## START Text to read
ITEM 25.  OTHER EXPENSES OF ISSUANCE AND DISTRIBUTION

         The following table sets forth the expenses expected to be incurred by
us in connection with the issuance and distribution of the Common Stock
registered hereby, all of which expenses, except for the Securities and Exchange
Commission registration fee, are estimates:

                 DESCRIPTION                                     AMOUNT
                                                                --------
       Securities and Exchange Commission registration fee ...  $  1,195
       Accounting fees and expenses ..........................    30,000*
       Legal fees and expenses ...............................   185,000*
       Miscellaneous fees and expenses .......................    33,805*
                                                                --------
             Total ...........................................  $250,000*
                                                                ========

-------------
* Estimated

ITEM 26.  RECENT SALES OF UNREGISTERED SECURITIES

         The following sets forth certain information for all securities we sold
during the past three years without registration under the Securities Act:

1999

         On various dates in 1999, our predecessor, Military Resale Group, Inc.,
a Maryland corporation ("MRG-Maryland"), sold an aggregate of 1,520,000 shares
of its common stock to Xcel Associates, Inc., one of our principal shareholders,
for aggregate consideration of $135,000. Such shares were issued by MRG-Maryland
in reliance on the exemption from registration provided by Section 4(2) of the
Securities Act of 1933, as amended, on the basis that such issuance did not
involve a public offering, no underwriter fees or commissions were paid in
connection with such issuance, and such person was an 'accredited investor' as
defined in Regulation D under the Securities Act of 1933, as amended.

2000
         None.
## END Text to read
## START Dataset extract
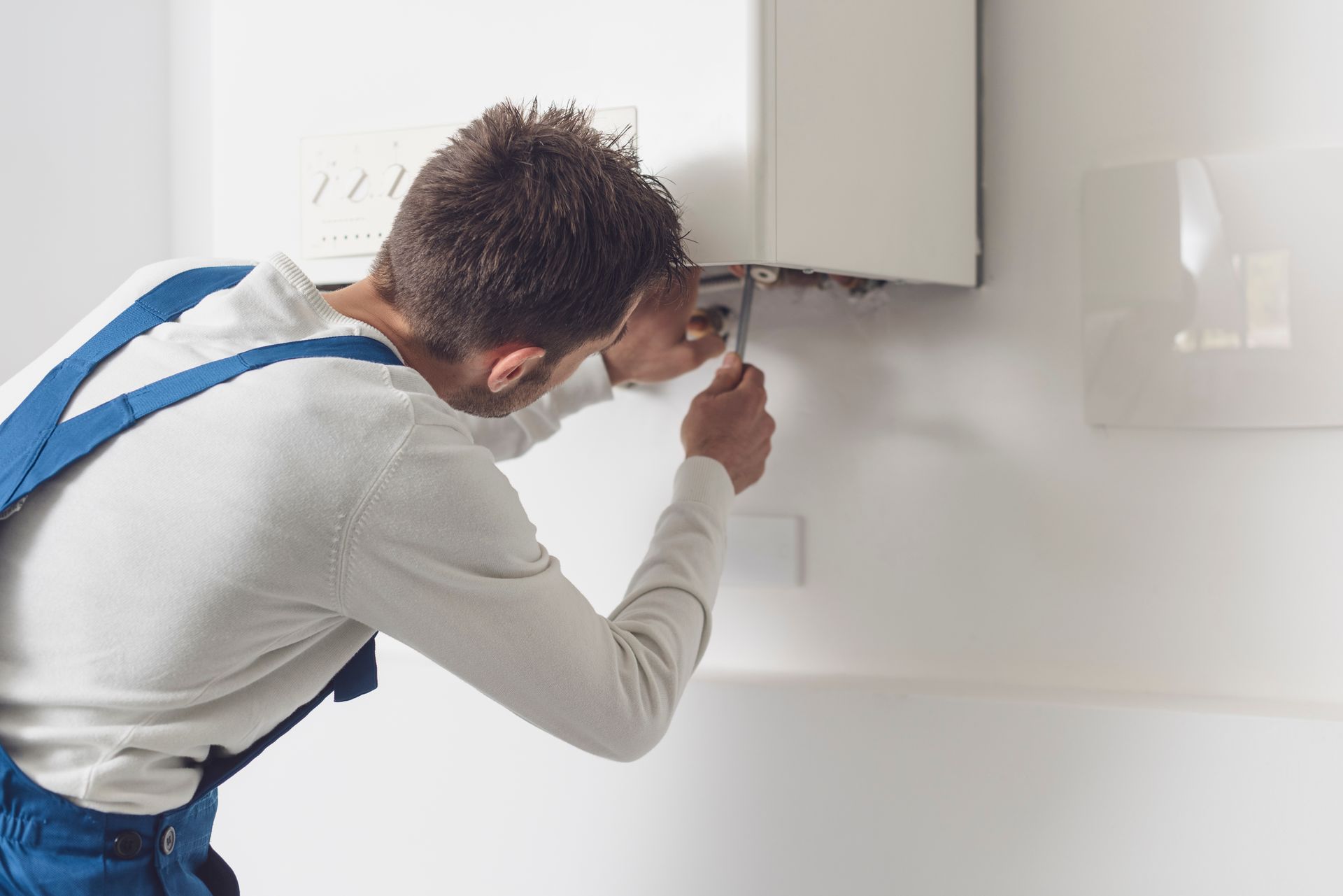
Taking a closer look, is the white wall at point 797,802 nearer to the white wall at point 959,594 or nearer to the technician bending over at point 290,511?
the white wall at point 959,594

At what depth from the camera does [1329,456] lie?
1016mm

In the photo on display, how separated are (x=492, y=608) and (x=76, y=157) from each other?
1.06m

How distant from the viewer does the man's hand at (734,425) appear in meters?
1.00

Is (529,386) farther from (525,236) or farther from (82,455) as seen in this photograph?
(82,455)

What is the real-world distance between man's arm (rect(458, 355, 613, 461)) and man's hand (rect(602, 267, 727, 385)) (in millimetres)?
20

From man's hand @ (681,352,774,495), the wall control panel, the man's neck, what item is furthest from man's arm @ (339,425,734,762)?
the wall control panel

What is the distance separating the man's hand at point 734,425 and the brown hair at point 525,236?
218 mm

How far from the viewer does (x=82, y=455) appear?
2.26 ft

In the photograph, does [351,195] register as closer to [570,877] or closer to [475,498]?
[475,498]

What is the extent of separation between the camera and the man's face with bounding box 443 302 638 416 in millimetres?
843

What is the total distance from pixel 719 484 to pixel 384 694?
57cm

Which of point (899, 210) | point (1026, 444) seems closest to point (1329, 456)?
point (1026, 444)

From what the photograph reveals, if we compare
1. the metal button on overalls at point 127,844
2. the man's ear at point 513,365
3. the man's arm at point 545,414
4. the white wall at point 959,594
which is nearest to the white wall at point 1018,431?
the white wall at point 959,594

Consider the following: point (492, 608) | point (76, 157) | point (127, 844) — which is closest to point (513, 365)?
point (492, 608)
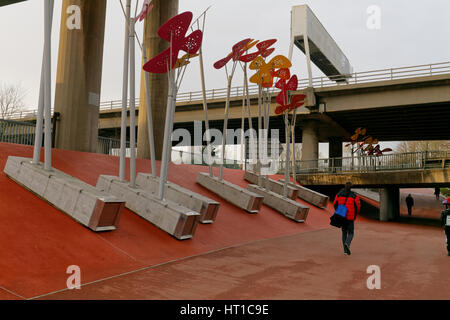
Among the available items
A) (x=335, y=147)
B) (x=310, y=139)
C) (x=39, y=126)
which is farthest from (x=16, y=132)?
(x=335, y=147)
## END Dataset extract
• [Exercises]
(a) Extract from the filing excerpt the part that opens with the words containing "On various dates" and closes with "1933, as amended.".
(b) Copy the part of the records that opens with the line containing "In the photo on" and runs through the end of the records, including both ends. Leave the pictures out of your answer.
The records have no connection to the filing excerpt.

• [Outputs in order]
(a)
On various dates in 1999, our predecessor, Military Resale Group, Inc.,
a Maryland corporation ("MRG-Maryland"), sold an aggregate of 1,520,000 shares
of its common stock to Xcel Associates, Inc., one of our principal shareholders,
for aggregate consideration of $135,000. Such shares were issued by MRG-Maryland
in reliance on the exemption from registration provided by Section 4(2) of the
Securities Act of 1933, as amended, on the basis that such issuance did not
involve a public offering, no underwriter fees or commissions were paid in
connection with such issuance, and such person was an 'accredited investor' as
defined in Regulation D under the Securities Act of 1933, as amended.

(b)
In the photo on display, how separated are (x=492, y=608) and (x=76, y=157) from each other?
1.06m

How distant from the viewer does the man's hand at (734,425) appear in meters?
1.00

Is (529,386) farther from (525,236) or farther from (82,455) as seen in this photograph?
(82,455)

What is the real-world distance between man's arm (rect(458, 355, 613, 461)) and man's hand (rect(602, 267, 727, 385)) (in millimetres)?
20

From man's hand @ (681,352,774,495), the wall control panel, the man's neck, what item is furthest from man's arm @ (339,425,734,762)?
the wall control panel

What is the distance separating the man's hand at point 734,425 and the brown hair at point 525,236?
218 mm

How far from the viewer does (x=82, y=455) appear?
2.26 ft

In the photograph, does [351,195] register as closer to [570,877] or closer to [475,498]?
[475,498]

What is the extent of separation between the camera and the man's face with bounding box 443 302 638 416 in millimetres?
843

What is the total distance from pixel 719 484 to pixel 384 694?
57cm

Which of point (899, 210) | point (1026, 444) seems closest to point (1329, 456)?
point (1026, 444)

From what the photograph reveals, if we compare
1. the metal button on overalls at point 127,844
2. the man's ear at point 513,365
3. the man's arm at point 545,414
4. the white wall at point 959,594
which is nearest to the white wall at point 1018,431?
the white wall at point 959,594

Consider the following: point (492, 608) | point (76, 157) | point (127, 844) — which is closest to point (513, 365)?
point (492, 608)
Among the available items
A) (x=335, y=147)
B) (x=310, y=139)
C) (x=39, y=126)
which is farthest from (x=16, y=132)?
(x=335, y=147)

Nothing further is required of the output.